From the News Journal writer Kelly Cuculiansky writes about expectant adopter Robin Garland who has been waiting to adopt Jennifer Casanave from Haiti. If you really want your heart strings pulled click on link to the entire story.
Garland left the orphanage that day bound for home, not knowing what troubles would lie ahead for the girl’s country. Within three weeks of her visit, she opened an e-mail from the adoption agency, detailing the beginnings of food riots that broke out earlier this month.
Youngsters normally receive snacks and three meals a day, consisting of goat or beef, black beans and rice. During the riots, Cayo said the orphanage experienced a food shortage, but “managed.” Rice was up to $80 for a 100-pound bag, while a gallon of gasoline was selling for $6.
“Last week was the first time we have seen something like that happen (in Petionville),” Cayo said.
The town, considered a wealthy suburb where most of Haiti’s political and economic elite live, is in the hills east of the nation’s capital, Port-au-Prince. During the riots, Cayo said storefronts and car windows were smashed, tires were set ablaze and there were some roadblocks, “but not much damage.”
SLOW ADOPTIONS
With the protests now mostly over, Lori Jones, executive director of the orphanage’s parent organization, A New Arrival Adoption Agency, hopes the recent ousting of the country’s prime minister will make a difference in the adoption system’s red tape.

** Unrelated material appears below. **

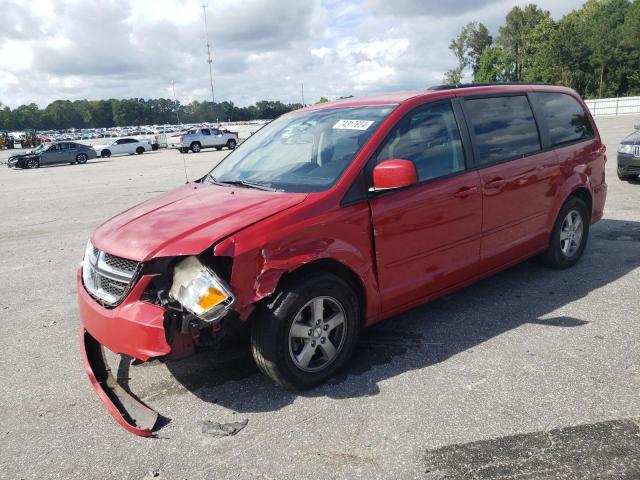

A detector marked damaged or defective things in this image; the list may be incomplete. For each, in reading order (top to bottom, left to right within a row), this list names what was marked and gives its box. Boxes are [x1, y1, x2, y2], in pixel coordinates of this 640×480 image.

crumpled hood [92, 182, 308, 260]
broken headlight assembly [170, 255, 235, 322]
detached bumper piece [79, 330, 159, 436]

“We’ve never had a failed adoption in Haiti,” she said from agency headquarters in Twin Bridges, Mont. “But about three years ago, the adoptions were processing in six to nine months.”

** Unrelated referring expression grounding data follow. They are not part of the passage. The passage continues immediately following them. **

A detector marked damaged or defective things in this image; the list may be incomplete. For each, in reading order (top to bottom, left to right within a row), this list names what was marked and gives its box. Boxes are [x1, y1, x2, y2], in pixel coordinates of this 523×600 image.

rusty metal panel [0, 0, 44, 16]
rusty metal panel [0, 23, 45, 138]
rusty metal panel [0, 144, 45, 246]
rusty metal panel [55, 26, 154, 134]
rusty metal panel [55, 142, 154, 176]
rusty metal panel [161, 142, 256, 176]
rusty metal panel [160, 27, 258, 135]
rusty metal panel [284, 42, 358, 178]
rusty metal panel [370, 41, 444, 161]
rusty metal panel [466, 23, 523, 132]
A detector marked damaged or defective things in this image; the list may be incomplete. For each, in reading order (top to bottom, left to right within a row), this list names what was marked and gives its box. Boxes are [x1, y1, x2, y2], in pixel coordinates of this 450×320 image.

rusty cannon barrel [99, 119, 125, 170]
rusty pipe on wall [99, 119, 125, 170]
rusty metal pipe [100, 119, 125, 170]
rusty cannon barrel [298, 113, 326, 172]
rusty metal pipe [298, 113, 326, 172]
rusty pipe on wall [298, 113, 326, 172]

Now, it could take 16 to 24 months. According to the U.S. Department of State immigrant visa statistics, Haitian adoptions to U.S. families have been on a decline. In 2004, about 356 were adopted from Haiti. Last year, there were only 190.
“Haiti, by far, is one of the most difficult countries we’ve ever had to work in,” said Jones, whose agency has worked in 13 other countries.
It’s especially upsetting because nearly all the children in the orphanage have new moms and dads waiting for them in America, she said. The most recent adoption occurred in November.
Jones said most of the delays have to do with the nation’s political instability. The changes in government staff and officials tend to slow the processing of applications.
But Jones also said UNICEF could be affecting the pace of adoptions. She said UNICEF is expressing concern to government officials about the possibility of child trafficking and a high number of adoptions.
“I do believe that they have met and have tried to influence one side of a very complicated process,” Jones said.
Geoffrey Keele, a UNICEF spokesman, said while the agency makes it a priority to reunite children with their families in their country of origin, it has never opposed international adoptions.
“Our viewpoint is that families need to be supported so they can remain together as much as possible,” he said. “We just want to make sure that there is always a need for appropriate safeguards and transparency in these adoption processes.”
For Elizabeth Bartholet, a Harvard Law School professor who has written extensively about adoption, there is a disturbing trend among the declining inter-country adoptions over the last three years. She also blames UNICEF, saying the organization is “vigorously” opposing international adoption by encouraging countries to be more restrictive.
“They basically do not seem to see it as one of the appropriate solutions for children in need,” she said.